## Brief
Scan the lines below; pull out those with "background".

## Data listing
■ ■ ■ ■ ■ ■ ■

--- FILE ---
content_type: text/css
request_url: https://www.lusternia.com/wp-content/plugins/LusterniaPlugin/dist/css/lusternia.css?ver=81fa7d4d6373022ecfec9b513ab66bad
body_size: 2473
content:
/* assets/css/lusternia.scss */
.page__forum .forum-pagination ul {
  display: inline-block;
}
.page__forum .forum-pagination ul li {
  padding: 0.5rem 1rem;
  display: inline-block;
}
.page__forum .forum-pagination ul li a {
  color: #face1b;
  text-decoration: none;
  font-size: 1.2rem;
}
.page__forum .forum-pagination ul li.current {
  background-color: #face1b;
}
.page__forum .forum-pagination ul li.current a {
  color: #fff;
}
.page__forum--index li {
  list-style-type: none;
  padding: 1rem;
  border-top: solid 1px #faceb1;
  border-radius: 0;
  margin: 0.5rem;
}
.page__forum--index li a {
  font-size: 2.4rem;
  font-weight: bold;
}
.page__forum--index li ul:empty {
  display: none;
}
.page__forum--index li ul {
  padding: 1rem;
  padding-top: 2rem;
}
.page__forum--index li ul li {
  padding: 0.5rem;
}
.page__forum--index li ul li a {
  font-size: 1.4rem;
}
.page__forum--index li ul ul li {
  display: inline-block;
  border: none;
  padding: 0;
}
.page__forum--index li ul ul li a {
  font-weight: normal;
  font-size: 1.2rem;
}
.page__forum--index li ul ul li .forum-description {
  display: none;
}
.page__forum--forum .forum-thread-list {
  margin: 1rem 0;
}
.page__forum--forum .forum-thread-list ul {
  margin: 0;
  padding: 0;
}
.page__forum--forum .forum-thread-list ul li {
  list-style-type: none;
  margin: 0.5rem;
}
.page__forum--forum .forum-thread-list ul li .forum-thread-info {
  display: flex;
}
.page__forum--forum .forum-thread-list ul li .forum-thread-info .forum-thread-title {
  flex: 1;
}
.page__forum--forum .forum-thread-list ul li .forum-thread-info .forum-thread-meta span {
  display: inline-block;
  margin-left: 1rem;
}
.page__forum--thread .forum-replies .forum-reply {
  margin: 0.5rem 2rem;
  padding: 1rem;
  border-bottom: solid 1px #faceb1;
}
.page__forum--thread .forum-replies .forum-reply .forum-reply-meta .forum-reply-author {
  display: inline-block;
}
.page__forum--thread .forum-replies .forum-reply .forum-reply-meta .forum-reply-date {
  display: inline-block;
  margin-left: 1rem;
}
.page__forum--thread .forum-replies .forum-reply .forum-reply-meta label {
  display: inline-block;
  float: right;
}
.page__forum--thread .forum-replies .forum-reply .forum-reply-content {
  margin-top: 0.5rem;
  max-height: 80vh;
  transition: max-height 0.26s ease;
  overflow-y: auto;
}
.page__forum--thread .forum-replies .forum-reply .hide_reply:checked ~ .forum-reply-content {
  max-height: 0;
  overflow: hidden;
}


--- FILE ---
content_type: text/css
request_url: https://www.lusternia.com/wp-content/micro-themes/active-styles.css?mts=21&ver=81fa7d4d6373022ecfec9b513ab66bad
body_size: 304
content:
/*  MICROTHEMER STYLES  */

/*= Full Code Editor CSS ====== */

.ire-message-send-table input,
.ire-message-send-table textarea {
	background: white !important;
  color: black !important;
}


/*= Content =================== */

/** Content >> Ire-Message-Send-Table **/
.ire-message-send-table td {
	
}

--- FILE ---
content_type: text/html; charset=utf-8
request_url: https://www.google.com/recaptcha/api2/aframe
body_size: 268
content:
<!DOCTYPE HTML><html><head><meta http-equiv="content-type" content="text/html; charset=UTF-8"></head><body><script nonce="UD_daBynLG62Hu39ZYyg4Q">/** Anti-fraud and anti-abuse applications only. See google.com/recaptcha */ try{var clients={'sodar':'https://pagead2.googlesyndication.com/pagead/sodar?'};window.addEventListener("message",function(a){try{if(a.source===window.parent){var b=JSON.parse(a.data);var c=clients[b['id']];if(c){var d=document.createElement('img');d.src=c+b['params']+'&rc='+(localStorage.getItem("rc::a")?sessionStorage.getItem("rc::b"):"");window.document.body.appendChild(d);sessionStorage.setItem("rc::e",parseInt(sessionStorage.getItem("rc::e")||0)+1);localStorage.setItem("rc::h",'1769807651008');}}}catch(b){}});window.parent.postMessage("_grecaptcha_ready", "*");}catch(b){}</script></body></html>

■ ■ ■ ■ ■ ■ ■

## Result below
  background-color: #face1b;
	background: white !important;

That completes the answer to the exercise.